Under the hood, the builder constructs the JSON Schema you saw in Chapter 1. The last argument (true) marks the parameter as required.

Why #[async_trait] instead of plain async fn?

You might wonder why we use the async_trait macro instead of writing async fn directly in the trait. The reason is trait object compatibility.

Later, in the agent loop, we will store tools in a ToolSet – a HashMap-backed collection of different tool types behind a common interface. This requires dynamic dispatch, which means the compiler needs to know the size of the return type at compile time.

async fn in traits generates a different, uniquely-sized Future type for each implementation. That breaks dynamic dispatch.

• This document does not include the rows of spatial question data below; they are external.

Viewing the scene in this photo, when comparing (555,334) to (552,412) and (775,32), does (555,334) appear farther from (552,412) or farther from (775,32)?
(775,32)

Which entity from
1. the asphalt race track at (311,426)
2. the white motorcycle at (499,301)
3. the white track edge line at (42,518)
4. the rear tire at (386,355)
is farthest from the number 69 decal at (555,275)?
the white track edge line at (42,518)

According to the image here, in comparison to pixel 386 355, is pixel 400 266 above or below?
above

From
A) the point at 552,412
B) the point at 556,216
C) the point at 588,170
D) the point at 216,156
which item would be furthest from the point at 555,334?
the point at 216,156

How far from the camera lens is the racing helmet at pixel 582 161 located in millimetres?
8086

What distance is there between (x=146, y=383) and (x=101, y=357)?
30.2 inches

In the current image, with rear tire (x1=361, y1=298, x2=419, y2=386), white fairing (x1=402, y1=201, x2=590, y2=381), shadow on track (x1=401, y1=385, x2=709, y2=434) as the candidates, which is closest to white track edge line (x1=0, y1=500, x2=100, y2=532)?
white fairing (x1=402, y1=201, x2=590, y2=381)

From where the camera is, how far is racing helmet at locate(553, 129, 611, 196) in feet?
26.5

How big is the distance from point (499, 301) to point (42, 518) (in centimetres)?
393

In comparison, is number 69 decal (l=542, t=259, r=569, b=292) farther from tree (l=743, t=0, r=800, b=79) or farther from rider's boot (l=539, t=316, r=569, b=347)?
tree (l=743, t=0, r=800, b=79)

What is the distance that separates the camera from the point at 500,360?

The #[async_trait] macro automatically rewrites async fn into a method that returns Pin<Box<dyn Future<...>>>, which has a known, fixed size regardless of which tool produced it. You write normal async fn code, and the macro handles the boxing for you.

Here is the data flow when the agent calls a tool:

flowchart LR
    A["LLM returns<br/>ToolCall"] --> B["args: JSON Value<br/>{&quot;path&quot;: &quot;f.txt&quot;}"]
    B --> C["Tool::call(args)"]
    C --> D["Result: String<br/>(file contents)"]
    D --> E["Sent back to LLM<br/>as ToolResult"]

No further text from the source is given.